Os últimos meses foram especialmente dolorosos para os amantes do esporte a motor e sua história. Iniciando um corte temporal de maneira um tanto aleatória, no dia 4 de dezembro ficamos sabendo da partida de Patrick Tambay, e apenas 19 dias depois foi a vez de seu compatriota Philippe Streiff ascender às pistas celestiais, ambos tendo enfrentado tempos difíceis em seus últimos anos entre nós.
Mal o novo ano começou e fomos bombardeados com a chocante notícia de que Ken Block, astro dos ralis e das acrobacias espetaculares, havia nos deixado em consequência de um acidente com trenós. Apenas dois dias depois chegou a notícia do falecimento de Michel Ferté, e antes mesmo do carnaval, no dia 2 de fevereiro, ainda teríamos de digerir a perda de Jean-Pierre Jabouille –o quarto piloto francês a falecer no intervalo de três meses! –, personagem central para o retorno dos motores turbinados à Fórmula 1, durante a transição das décadas 70 e 80. Por fim, no dia 13 de abril fomos surpreendidos com o acidente fatal do jovem e talentoso Craig Breen, piloto da Hyundai no WRC, durante um teste preparatório para o Rali da Croácia.
Tantas perdas representam um forte convite a reflexões, e fatalmente nos fazem olhar para tudo através de uma perspectiva diferente, menos alienada a respeito de algumas questões fundamentais e inescapáveis, sobre as quais tantas vezes preferimos não pensar.

[Registros de dados]
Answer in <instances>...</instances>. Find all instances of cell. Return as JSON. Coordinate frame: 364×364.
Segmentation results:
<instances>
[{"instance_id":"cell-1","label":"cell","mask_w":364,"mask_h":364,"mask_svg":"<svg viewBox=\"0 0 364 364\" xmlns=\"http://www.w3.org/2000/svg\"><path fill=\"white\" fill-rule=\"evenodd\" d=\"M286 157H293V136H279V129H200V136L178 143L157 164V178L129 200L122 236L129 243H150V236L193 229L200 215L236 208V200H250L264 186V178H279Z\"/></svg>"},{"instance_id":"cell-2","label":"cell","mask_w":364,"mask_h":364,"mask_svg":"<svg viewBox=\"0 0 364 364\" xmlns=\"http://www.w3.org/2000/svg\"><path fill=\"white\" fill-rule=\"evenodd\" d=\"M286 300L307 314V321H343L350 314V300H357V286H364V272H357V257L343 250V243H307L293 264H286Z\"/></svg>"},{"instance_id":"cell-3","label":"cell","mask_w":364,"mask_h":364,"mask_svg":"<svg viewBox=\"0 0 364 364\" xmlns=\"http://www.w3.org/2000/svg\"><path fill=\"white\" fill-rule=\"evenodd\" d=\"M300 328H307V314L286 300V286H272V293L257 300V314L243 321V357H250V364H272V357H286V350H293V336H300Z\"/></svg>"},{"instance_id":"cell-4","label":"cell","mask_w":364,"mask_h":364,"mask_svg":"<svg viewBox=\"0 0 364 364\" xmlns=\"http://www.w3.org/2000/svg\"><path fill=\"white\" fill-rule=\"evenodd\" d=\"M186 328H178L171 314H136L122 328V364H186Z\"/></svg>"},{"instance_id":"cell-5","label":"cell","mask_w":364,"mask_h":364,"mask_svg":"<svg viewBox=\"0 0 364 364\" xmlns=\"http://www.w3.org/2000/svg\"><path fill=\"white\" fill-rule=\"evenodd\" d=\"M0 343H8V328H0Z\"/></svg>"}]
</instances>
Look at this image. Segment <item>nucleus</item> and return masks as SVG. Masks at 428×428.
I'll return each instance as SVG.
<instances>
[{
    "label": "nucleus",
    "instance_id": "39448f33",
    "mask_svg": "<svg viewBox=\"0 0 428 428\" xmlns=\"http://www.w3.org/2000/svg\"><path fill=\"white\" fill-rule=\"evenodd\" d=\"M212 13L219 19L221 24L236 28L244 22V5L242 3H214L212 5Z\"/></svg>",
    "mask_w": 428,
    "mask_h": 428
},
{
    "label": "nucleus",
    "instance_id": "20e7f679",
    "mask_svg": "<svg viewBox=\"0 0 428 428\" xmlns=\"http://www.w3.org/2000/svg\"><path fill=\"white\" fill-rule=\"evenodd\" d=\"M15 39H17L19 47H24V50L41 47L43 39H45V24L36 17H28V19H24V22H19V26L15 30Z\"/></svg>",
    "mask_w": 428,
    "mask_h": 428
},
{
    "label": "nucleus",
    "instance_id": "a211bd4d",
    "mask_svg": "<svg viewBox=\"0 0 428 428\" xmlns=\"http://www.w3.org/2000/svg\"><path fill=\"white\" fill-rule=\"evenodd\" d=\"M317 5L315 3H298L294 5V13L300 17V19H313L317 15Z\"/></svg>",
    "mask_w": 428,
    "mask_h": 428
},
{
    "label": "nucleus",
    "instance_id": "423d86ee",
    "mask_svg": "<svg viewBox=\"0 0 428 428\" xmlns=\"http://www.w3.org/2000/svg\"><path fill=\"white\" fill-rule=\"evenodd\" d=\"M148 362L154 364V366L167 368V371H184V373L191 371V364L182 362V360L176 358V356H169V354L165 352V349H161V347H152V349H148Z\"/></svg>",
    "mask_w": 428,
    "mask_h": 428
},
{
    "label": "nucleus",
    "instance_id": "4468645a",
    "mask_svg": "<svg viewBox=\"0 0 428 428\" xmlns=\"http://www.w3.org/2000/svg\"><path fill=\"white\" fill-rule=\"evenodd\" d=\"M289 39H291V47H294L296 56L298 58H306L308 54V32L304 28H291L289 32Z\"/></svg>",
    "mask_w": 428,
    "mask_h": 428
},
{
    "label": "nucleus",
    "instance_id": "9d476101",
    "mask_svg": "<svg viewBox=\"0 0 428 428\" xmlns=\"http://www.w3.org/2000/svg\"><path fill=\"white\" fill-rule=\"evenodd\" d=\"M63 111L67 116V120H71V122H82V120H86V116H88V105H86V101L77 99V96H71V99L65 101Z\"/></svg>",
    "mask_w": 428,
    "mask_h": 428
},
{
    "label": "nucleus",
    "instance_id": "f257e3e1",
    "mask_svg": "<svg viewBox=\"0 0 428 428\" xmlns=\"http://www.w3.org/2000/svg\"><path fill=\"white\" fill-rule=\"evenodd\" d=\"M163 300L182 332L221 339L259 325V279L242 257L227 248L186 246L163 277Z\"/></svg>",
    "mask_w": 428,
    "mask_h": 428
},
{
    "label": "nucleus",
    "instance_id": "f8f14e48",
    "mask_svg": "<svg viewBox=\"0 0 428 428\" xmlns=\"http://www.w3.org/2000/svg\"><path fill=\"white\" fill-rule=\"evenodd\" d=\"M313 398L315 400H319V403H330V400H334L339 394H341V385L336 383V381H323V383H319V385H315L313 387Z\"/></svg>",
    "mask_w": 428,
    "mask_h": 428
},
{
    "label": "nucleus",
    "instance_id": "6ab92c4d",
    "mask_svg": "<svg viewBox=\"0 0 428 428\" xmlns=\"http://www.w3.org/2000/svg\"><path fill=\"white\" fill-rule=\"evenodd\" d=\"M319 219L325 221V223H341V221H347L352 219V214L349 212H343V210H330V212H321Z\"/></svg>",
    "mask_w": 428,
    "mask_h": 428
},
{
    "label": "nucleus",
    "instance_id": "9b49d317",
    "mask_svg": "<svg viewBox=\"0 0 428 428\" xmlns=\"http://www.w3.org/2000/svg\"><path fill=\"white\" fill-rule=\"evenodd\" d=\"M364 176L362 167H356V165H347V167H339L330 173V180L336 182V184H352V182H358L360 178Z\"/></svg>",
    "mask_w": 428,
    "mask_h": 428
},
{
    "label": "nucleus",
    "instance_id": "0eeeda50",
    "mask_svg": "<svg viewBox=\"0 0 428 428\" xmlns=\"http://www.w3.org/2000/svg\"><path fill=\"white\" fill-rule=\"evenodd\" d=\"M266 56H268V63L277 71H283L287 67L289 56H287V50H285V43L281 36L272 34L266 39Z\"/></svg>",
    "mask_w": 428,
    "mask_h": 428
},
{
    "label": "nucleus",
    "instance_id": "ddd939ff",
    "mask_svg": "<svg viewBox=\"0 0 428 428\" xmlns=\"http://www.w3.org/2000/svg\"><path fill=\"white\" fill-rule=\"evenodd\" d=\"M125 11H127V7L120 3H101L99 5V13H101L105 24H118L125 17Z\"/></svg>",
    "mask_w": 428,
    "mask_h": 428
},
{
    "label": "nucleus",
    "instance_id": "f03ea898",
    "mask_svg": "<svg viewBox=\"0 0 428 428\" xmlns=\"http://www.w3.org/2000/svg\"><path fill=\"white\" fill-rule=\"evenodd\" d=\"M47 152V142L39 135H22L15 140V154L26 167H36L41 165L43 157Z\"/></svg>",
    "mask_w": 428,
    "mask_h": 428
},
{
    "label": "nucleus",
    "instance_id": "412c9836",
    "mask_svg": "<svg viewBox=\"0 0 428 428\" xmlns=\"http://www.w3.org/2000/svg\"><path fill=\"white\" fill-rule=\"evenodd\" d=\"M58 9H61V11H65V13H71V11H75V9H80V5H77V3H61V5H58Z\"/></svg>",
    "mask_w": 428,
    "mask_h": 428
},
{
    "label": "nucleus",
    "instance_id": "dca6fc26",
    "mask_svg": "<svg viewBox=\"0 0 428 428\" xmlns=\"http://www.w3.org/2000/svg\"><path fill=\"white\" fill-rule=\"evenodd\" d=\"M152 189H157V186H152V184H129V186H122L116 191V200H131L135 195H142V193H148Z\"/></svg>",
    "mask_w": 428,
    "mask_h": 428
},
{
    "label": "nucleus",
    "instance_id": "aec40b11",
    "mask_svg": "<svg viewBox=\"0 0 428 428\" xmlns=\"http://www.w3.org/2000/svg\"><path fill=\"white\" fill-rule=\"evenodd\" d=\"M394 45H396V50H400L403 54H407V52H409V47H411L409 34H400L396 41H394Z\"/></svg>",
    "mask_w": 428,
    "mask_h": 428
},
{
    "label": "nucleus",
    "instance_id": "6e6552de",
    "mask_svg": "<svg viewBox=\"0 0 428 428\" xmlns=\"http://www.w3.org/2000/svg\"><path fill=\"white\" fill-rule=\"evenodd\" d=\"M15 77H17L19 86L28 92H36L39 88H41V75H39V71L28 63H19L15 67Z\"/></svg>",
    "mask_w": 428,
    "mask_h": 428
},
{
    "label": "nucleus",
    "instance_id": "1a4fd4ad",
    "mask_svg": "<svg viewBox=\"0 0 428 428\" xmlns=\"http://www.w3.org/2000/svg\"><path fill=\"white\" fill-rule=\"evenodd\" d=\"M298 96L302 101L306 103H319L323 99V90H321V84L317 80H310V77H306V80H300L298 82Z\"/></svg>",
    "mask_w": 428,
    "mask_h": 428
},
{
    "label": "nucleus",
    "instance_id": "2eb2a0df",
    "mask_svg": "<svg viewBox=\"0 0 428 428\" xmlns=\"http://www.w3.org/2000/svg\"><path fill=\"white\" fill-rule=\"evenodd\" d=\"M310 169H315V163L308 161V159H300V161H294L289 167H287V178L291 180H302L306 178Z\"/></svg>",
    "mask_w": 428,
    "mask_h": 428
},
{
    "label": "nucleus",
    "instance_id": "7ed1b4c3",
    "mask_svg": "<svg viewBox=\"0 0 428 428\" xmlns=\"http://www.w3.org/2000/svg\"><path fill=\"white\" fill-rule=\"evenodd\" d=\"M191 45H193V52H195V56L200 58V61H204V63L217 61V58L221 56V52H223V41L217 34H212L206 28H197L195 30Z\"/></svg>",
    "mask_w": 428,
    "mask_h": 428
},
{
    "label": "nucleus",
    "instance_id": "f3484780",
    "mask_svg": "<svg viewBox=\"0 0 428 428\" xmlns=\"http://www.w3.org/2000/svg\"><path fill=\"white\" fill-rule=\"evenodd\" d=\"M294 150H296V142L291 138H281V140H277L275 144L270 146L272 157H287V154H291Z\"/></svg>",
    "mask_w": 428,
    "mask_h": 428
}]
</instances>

-- O que fazer --
Escreva a continuação do texto sobre as perdas recentes no esporte a motor a partir do ponto em que ele termina.

-- Resultado do exercício --
Diz-se que a História é contada pelos vencedores, e no esporte a motor o que vemos não é muito diferente. Esmiuçamos e esprememos as carreiras dos principais expoentes em busca da última gota de suco, não raramente adentrando searas pessoais ou abraçando pautas de validade absolutamente questionável, tantas vezes ignorando narrativas e personagens que, com toda justiça, também fariam por merecer o devido reconhecimento histórico.
Entre os pilotos que recentemente nos deixaram, muitos definitivamente integram esse segundo grupo. Pessoas que sonharam, que tantas vezes não podiam contar com as facilidades de um sobrenome famoso ou uma conta bancária ofensivamente gorda, e ainda assim dedicaram a maior parte de suas vidas a essa aventura apaixonante das corridas. Sem ambições de perfeição, sem obsessão por estatísticas, acumulando cicatrizes, abandonos, histórias de vida por vezes inimagináveis, perdendo mais do que vencendo e, acima de tudo, tentando aproveitar ao máximo antes que tudo chegasse ao fim, de um jeito ou de outro.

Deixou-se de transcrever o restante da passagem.